The Army cannot achieve or maintain operational advantage unless it outpaces potential adversaries’ development by building the future force.

Understanding and addressing these issues requires examining today’s operating environment through the lens of the Army’s four strategic modernization aspirations: strategic, innovative, agile and credible.

As investments in readiness continue to return greater dividends, the Army will expand investment in modernization for greater future lethality and build the future force through the entire doctrine, organization, training, materiel, leadership and education, personnel, facilities spectrum.

The Army will adapt its modernization efforts through four deliberate aspirations:

  • Strategic — Manage modernization initiatives to account for uncertainty of both threats and opportunities through:

1. Shared vision — Define and implement a unified strategic vision that every stakeholder understands and follows.

2. Prioritization — Rank the Army’s full set of innovation initiatives to align with near-, mid-, and long-term strategic advantage.

  • Innovative — Deliver novel and incremental capabilities through:

1. Top talent — Recruit, train and deploy the right people to align skills and capabilities.

2. Partnerships — Harness the full value of external force-multipliers.

3. Innovation delivery — Instill a culture of experimentation and define processes to manage the full spectrum of innovation.

  • Agile — Develop clear mechanisms while staying nimble:

1. Speed of execution — Empower leaders to make metrics-based decisions.

2. Scale — Address full scope of Army modernization.

3. Surge capacity — Re-allocate resources to support changing priorities.

4. Linkages — Enable sharing and coordination.

5. Continuous improvement — Self-assess and adjust rapidly and constantly.

  • Credible — Build strong relationships through efficiency and transparency:

1. Engagement — Provide transparency to congressional leaders and collaborate with industry and academic partners.

2. Lean — Pare down processes to minimize duplication of efforts and make efficient use of resources.

Army forces must possess the capabilities — and be prepared to fight across multiple domains and through contested areas — to deter potential adversaries.

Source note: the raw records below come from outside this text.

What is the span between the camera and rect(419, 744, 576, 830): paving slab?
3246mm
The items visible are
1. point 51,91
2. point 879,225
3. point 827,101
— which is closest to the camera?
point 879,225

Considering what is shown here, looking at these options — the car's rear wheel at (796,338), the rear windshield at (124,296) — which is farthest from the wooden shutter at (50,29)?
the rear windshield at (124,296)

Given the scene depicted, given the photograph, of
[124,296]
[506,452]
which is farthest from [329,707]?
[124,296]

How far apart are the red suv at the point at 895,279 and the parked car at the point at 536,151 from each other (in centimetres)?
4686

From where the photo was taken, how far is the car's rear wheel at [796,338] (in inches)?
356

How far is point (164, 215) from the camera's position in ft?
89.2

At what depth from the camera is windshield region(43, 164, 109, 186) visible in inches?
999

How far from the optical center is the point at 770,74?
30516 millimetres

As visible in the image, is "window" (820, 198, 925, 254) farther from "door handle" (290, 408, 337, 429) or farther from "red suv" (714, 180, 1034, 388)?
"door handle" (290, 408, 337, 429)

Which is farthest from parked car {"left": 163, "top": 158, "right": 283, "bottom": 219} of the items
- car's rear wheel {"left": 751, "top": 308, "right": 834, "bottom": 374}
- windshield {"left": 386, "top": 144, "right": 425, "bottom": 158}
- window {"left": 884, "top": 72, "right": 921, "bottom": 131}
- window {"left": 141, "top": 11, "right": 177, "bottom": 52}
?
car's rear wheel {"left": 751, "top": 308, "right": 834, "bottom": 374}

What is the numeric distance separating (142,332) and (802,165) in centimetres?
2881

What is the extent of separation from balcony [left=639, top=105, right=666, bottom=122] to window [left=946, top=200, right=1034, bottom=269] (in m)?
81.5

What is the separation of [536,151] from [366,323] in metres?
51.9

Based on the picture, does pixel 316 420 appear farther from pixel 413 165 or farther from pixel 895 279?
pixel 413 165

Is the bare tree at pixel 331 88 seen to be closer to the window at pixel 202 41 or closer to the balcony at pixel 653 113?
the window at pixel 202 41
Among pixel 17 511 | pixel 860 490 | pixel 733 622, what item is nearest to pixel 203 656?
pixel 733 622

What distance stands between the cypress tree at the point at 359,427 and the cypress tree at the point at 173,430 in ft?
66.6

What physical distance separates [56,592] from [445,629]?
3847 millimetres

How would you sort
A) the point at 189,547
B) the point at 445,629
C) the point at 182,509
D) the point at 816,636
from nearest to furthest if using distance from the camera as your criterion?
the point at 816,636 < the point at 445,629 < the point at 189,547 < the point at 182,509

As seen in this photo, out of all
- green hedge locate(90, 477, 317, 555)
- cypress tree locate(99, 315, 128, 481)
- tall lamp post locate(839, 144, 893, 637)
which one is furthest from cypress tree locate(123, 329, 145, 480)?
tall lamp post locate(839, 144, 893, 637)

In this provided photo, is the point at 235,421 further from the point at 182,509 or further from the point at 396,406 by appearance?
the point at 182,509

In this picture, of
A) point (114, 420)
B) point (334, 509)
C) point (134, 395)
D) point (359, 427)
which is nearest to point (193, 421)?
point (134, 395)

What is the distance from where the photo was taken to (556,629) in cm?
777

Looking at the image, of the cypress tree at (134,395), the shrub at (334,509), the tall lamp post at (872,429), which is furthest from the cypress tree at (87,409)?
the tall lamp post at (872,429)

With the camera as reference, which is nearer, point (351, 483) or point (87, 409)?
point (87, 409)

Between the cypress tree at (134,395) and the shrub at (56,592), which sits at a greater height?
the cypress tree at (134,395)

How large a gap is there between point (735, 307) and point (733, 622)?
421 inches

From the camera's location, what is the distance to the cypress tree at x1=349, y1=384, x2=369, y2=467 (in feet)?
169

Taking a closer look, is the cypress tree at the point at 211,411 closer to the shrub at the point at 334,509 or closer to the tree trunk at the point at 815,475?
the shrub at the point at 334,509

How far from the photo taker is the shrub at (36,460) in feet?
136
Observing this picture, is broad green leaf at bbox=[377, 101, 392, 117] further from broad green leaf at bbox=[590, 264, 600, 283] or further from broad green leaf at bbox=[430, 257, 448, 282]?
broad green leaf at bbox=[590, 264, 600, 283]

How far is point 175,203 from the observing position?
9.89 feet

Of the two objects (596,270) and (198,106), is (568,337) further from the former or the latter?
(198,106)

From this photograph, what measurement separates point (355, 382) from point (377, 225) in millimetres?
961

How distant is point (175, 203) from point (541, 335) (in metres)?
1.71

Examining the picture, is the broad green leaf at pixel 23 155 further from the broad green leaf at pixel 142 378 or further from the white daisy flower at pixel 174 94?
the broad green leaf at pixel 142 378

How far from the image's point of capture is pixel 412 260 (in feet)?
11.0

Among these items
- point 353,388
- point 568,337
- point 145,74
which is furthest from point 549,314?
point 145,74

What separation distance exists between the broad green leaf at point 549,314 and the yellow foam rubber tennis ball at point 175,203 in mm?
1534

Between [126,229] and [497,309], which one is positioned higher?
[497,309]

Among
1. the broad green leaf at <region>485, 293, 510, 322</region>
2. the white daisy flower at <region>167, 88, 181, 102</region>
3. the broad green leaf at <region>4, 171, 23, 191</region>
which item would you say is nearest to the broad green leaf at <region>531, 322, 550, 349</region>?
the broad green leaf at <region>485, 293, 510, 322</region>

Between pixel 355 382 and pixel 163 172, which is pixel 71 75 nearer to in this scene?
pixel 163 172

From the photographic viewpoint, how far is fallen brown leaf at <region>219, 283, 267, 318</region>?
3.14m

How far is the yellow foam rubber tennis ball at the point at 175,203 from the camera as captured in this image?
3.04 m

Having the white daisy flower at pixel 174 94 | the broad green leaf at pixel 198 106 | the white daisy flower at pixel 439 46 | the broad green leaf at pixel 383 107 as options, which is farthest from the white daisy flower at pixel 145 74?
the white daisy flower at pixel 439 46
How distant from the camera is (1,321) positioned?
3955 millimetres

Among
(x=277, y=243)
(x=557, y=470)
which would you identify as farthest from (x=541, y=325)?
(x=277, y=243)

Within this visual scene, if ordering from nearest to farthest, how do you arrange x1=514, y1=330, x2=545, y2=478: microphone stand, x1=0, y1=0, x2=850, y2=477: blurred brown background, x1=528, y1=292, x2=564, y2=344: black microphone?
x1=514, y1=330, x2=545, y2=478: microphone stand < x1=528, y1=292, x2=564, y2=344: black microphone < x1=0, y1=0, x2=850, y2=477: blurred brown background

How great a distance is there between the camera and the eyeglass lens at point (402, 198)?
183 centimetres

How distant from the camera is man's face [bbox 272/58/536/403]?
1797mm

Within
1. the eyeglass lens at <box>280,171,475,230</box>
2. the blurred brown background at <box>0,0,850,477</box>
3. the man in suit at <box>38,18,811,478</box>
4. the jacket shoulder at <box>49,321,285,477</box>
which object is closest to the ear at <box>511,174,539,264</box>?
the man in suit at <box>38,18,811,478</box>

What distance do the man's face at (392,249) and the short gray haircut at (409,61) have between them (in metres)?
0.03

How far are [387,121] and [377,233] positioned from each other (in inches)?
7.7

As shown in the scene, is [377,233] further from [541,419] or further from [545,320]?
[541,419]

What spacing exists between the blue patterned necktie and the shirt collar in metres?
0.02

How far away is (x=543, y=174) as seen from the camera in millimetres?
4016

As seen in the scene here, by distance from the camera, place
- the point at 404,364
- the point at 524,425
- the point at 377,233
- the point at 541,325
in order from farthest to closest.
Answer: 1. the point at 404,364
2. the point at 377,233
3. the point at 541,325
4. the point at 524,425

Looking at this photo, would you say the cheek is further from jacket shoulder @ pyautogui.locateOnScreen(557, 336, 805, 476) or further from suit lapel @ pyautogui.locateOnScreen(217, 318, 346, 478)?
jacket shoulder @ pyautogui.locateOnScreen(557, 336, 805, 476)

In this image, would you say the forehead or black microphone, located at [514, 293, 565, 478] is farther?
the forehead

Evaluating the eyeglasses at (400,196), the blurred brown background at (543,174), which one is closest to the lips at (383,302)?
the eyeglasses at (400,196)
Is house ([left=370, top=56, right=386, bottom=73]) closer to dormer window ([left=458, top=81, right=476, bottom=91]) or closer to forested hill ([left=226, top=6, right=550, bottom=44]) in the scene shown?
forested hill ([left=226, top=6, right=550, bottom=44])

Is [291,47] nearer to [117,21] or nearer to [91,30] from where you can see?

Should deterrence fail, rapidly defeat them.

Today’s operational environment is complex, uncertain and dynamic, and requires innovative solutions. Political developments and diverse threats to the national security complicate the world in which the Army operates.

Predicting battles is difficult as conflicts spread quickly across borders and involve increasing numbers of actors.

Technological advances in the speed of innovation and magnitude of change are transforming every aspect of society. Warfare is no different.

The Army is prepared to meet these challenges by proactively building and shaping the future force.